In the past, Ukraine sent its spent fuel to Russia for reprocessing. One of the reasons for building the storage facility was so that Ukraine would no longer have to pay Russia’s state nuclear corporation Rosatom for expensive waste handling services. Energoatom hoped to save up to $200 million by operating its own facility.
New fuel supplier. Ukraine is also getting out of the business of buying nuclear fuel from Russia. On June 2, Energoatom signed a new agreement with the US-based Westinghouse Electric Company that will enable Ukraine’s nuclear power plants to get all their fuel from Sweden instead of Russia. (Earlier fuel contracts between Energoatom and Westinghouse, signed after Russia annexed Crimea in 2014, had already reduced Ukraine’s dependency on Russia.)

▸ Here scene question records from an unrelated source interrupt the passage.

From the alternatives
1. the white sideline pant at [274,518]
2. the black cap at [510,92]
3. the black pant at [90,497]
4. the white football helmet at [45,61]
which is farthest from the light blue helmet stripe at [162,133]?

The fuel agreement was one of three agreements signed that day in the presence of Ukraine’s Minister of Energy, the Swedish Ambassador to Ukraine, the president of Energoatom, and the president of Westinghouse. A second agreement covers Energoatom’s intent to build nine new nuclear reactors designed by Westinghouse—which sells nuclear reactors as well as nuclear fuel—and the third agreement will create a Westinghouse Engineering and Technical Center in Ukraine.

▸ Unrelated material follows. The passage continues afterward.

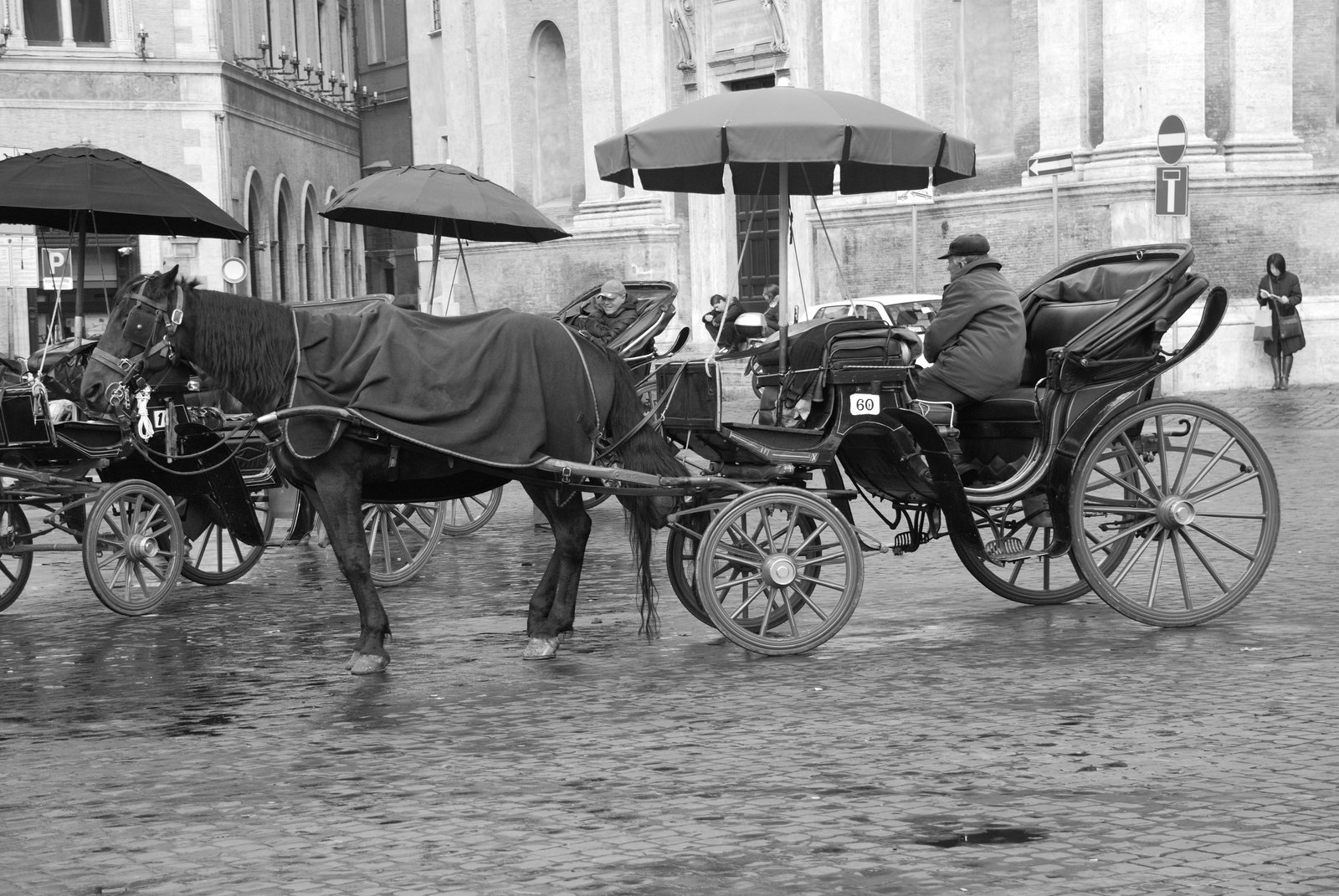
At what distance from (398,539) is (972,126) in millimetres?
16807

Energoatom President Petro Kotin vowed that the company would “not only write a new chapter in the history of Ukraine’s nuclear energy but also make an important contribution to the energy independence of Europe.”
Energoatom had already planned to build five new Westinghouse AP1000 nuclear reactors—the same type of reactor currently under construction at the United States’ Vogtle nuclear plant in Georgia but plagued by delays and massive cost overruns. Two other AP1000 reactors that were under construction in South Carolina were terminated in 2017.
Energoatom plans to speed up construction of its first AP1000 by using reactor components that were built for the failed South Carolina project but not yet installed. The utility will also repurpose structures created for a Russian-designed reactor that was only 28 percent completed at Ukraine’s Khmelnytsky nuclear plant when construction halted in 1990.
To some experts, that looks like cutting corners. From Energoatom’s perspective, it’s the kind of ingenuity that has served Ukraine well in its war with Russia.